- TASK TO COMPLETE -
Extract every line of the rows below that contains the string "camera". Case counts.

- SUPPLIED INFORMATION -
* * *
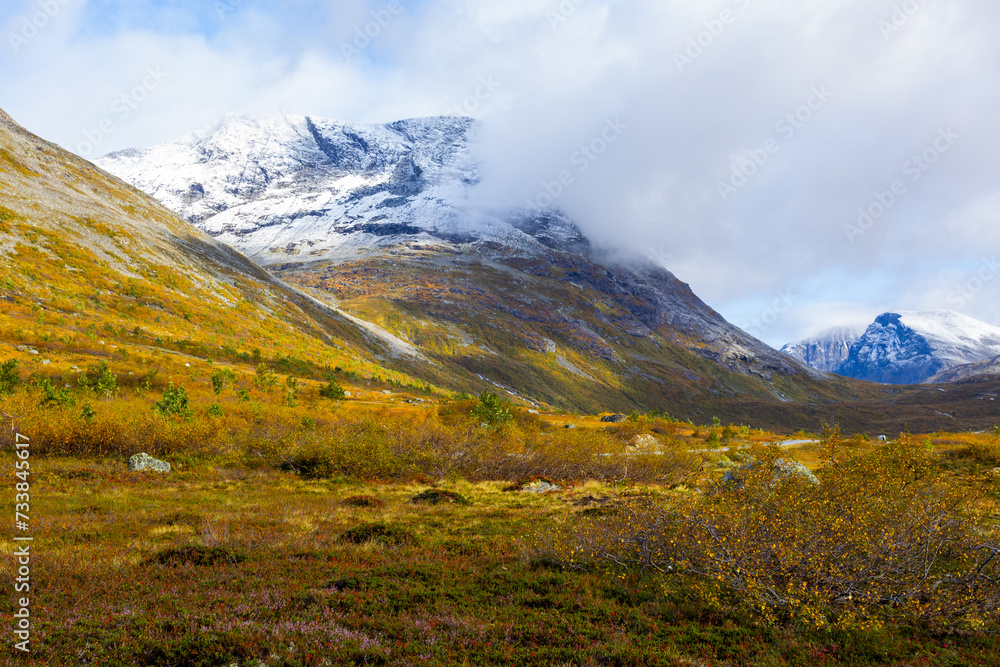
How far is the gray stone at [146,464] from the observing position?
2795 centimetres

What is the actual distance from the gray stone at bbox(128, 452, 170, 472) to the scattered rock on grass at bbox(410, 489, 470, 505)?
53.2ft

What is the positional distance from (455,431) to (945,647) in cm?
3600

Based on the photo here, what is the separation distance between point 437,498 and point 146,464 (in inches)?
728

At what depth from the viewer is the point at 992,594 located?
35.7ft

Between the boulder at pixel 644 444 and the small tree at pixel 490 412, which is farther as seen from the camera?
the boulder at pixel 644 444

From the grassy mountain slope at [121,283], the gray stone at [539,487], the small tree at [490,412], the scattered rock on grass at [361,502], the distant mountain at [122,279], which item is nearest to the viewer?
the scattered rock on grass at [361,502]

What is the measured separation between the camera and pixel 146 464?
2836cm

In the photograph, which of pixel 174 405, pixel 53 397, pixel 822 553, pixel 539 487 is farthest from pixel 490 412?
pixel 822 553

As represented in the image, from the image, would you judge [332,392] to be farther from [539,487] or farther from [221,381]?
[539,487]

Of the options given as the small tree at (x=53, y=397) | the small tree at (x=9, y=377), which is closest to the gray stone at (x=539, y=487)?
the small tree at (x=53, y=397)

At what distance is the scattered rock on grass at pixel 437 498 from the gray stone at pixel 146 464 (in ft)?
53.2

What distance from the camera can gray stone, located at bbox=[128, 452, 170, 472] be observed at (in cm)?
2795

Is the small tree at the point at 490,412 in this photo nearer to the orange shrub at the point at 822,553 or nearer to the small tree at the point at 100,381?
the small tree at the point at 100,381

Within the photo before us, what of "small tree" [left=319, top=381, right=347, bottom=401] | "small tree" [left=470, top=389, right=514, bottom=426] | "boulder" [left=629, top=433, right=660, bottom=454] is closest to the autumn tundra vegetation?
"small tree" [left=470, top=389, right=514, bottom=426]
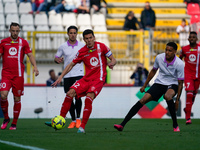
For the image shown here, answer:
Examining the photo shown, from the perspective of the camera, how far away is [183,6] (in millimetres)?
25891

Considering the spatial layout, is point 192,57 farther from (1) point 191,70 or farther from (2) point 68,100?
(2) point 68,100

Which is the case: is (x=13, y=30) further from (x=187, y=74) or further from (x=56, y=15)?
(x=56, y=15)

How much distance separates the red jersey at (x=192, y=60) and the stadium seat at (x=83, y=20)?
9.39 meters

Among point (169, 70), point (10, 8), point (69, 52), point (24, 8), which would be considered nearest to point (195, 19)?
point (24, 8)

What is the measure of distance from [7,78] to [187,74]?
488 centimetres

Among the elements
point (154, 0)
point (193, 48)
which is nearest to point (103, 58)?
point (193, 48)

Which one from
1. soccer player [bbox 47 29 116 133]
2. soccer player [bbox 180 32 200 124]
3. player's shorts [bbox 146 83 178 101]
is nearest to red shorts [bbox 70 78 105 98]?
soccer player [bbox 47 29 116 133]

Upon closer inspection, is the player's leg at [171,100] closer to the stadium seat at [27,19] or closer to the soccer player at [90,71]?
the soccer player at [90,71]

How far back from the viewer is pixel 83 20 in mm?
22062

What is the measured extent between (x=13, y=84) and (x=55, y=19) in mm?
11997

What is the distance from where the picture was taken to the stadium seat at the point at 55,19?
72.1ft

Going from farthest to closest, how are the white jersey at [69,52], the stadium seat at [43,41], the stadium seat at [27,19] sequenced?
the stadium seat at [27,19] → the stadium seat at [43,41] → the white jersey at [69,52]

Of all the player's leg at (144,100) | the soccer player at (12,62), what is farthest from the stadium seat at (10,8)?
the player's leg at (144,100)

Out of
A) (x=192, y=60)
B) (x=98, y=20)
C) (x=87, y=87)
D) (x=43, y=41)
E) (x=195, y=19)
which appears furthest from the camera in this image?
(x=98, y=20)
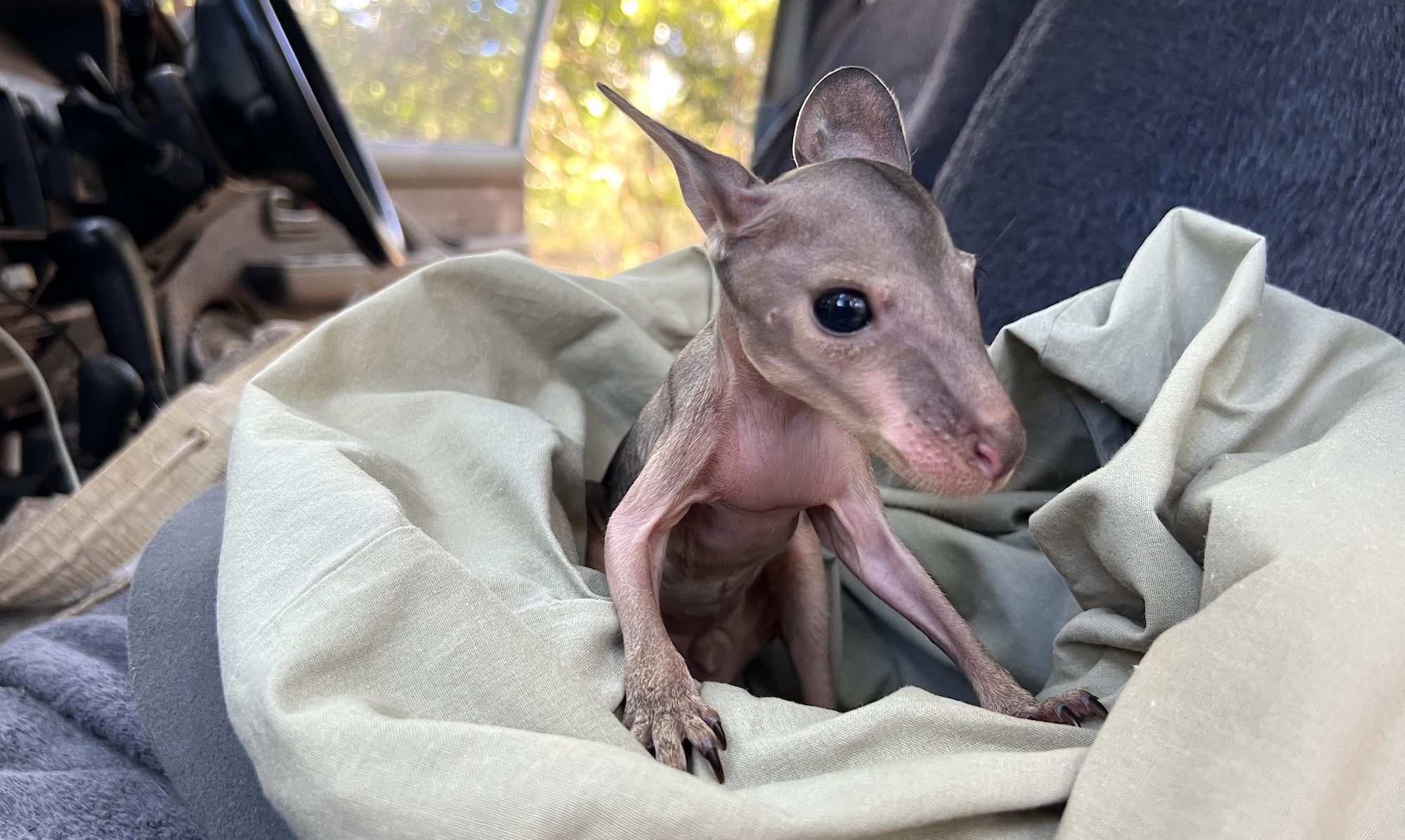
* * *
- RIGHT ANSWER -
Between the boulder at pixel 644 444 and the small tree at pixel 490 412, which is farther as seen from the camera?
What is the measured separation between the camera and pixel 146 464?
What distance from the camera can gray stone, located at bbox=[128, 452, 170, 472] be observed at (in cm)?
Examining the photo shown, from the perspective of the camera, how far away is [183,6] (in millimetres)?
which appears furthest from the camera in this image?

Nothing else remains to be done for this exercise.